“Hi, Frankie,” said Henry, quietly.
Andre said nothing. He hung back, arms folded so that each hand clutched the opposite bicep.
Frankie looked Henry and Andre up and down, as if counting every button, evaluating the location of their eyes, ears, and fingers, scrutinizing the laces in their shoes. He seemed to decide that they could not be his brothers. They were imposters. He leaned against the doorframe and crossed his arms. “What do you want?”

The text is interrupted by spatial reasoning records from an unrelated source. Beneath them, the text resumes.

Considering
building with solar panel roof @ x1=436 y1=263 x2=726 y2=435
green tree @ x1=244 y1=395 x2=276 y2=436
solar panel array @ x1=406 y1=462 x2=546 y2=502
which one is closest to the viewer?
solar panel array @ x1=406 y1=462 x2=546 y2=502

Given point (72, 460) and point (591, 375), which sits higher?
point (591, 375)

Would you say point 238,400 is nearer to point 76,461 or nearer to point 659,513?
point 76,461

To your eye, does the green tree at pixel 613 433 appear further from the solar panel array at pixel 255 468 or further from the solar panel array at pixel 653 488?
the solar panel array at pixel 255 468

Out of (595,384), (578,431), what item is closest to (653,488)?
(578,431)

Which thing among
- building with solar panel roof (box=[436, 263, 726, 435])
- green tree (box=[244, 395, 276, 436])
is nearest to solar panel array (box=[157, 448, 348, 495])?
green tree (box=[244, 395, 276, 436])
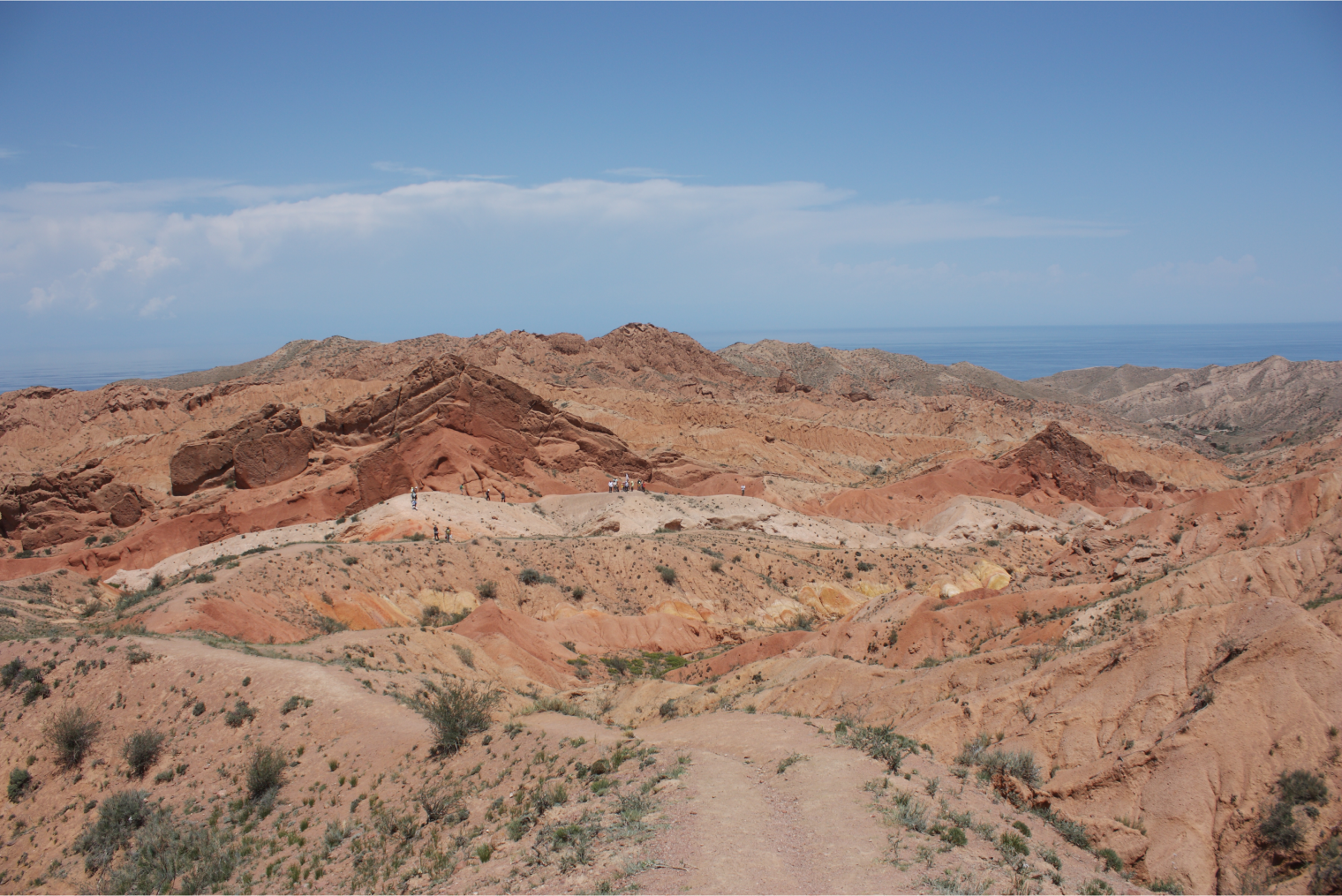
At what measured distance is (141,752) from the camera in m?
15.0

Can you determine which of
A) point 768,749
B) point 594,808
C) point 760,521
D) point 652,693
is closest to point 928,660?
point 652,693

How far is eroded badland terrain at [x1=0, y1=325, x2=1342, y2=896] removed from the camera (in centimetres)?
1005

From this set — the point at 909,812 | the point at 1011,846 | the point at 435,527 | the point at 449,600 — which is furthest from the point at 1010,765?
the point at 435,527

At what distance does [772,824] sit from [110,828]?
1161 cm

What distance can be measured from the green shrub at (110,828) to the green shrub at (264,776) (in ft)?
5.97

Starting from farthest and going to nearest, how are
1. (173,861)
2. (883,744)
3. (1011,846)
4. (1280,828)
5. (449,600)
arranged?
(449,600) → (173,861) → (883,744) → (1280,828) → (1011,846)

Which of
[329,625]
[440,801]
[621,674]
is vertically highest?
[440,801]

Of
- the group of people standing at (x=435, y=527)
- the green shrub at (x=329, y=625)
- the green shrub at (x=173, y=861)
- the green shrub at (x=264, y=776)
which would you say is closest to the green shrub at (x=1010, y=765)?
the green shrub at (x=173, y=861)

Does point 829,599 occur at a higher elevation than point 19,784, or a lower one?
lower

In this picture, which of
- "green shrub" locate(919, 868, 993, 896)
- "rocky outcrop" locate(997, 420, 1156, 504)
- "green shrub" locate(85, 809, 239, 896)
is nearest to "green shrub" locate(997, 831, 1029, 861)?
"green shrub" locate(919, 868, 993, 896)

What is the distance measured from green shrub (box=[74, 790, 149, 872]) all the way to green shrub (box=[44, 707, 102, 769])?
1743 millimetres

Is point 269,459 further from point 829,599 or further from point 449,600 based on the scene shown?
point 829,599

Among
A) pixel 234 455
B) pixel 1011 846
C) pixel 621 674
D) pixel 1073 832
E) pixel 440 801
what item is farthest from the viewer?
pixel 234 455

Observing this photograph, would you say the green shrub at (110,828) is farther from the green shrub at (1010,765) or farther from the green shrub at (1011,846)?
the green shrub at (1010,765)
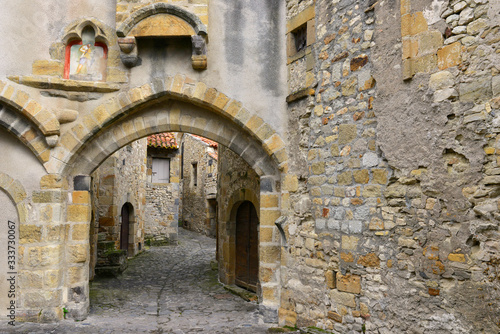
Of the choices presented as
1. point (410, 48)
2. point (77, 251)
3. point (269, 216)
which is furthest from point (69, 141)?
point (410, 48)

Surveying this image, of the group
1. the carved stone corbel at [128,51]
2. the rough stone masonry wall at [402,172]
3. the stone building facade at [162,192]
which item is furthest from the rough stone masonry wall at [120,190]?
the rough stone masonry wall at [402,172]

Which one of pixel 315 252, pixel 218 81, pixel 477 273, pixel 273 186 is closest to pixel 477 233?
pixel 477 273

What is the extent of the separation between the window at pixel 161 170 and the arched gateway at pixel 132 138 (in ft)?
33.8

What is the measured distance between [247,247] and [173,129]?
2.69 metres

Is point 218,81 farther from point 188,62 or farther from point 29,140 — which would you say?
point 29,140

To this, Henry couldn’t think of a thing to say. This was the boy who, as a toddler, wrapped his arms and legs around Henry like a chimpanzee, who wailed, and smelled like the lavender lotion that their mother slicked over his limbs before bed. The idea that Frankie would really want nothing to do with him hadn’t crossed his mind before. Of course he was angry with him. But would he really not let him in the door?
They heard their father’s voice. “What are you doing, Frank?”
“Nothing,” Frankie shouted over his shoulder. Henry returned Frankie’s scrutiny. His skin was pale, and there were blue shadows beneath his eyes.
“You should come out for a second. Tell him you’re going for a walk,” said Henry, still in a low voice. He saw an opportunity here. If he could get Frankie to find their mother’s things and bring them out, then no one would need to talk to their father. Henry would then take Frankie out for a hamburger to put the flesh back on his bones, and blood back into the flesh, and he would tell him to do like Kylie’s beloved Talking Heads song says and run, run, run away.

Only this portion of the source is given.